I just finished watching the Mix08 Keynote with Steve Ballmer and was thinking about how IE8 will affect my web development workflow. The short answer is that it won’t significantly, but I hope the effects will be dramatic. I’ll still start building the site with TextMate and get it working in Firefox (along with the amazing Firebug) on my Mac. I’ll probably still look at the page in Safari and maybe Opera, but honestly, if it works in Firefox, it’s probably going to be just fine in both. At this point in the process, I should be about 90% done, but then I have to make things work in IE (which is where the second 90% gets added on). First, I’ll test in the version of IE I have installed on my windows machine (IE7), then test in IE8 in a virtual machine (currently I check in IE6 in a virtual machine).

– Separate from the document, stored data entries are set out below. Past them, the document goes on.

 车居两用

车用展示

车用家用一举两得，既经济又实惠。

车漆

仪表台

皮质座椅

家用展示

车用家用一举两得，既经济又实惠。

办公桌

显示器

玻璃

The only thing different will be that I’m testing in IE8 instead of IE6 and will hopefully have a lot fewer CSS hacks and/or conditional comments in my finished product (because when IE8 ships, I’m cutting off IE6 – immediately for personal projects, and hopefully no more than a few months later at my day job). If the “Emulate IE7″ feature in IE8 works perfectly, I’ll also upgrade my (non VM) IE install to IE8 and will be able to eliminate the VM step. Assuming IE8 is really as standards compliant as it’s supposed to be, that little switch could mean cutting out that second 90% of the time it takes to make a cross-browser site. I can’t see the developer tools they’re introducing taking over what Firebug does anytime soon (though I’d love to see their tools get that good), so I don’t really see IE becoming my first-pass browser. Also, since there won’t be a Mac version, I won’t be able to run it natively in my OS of choice.
I will say that I am excited that MS seems to finally be making intelligent decisions when it comes to the web. The recent announcement that IE8 will behave like IE8 by default and their commintment to web standards are huge leaps for them. I’m hopeful that momentum continues. I’d love to stop spending half of my front-end development effort on a broken browser.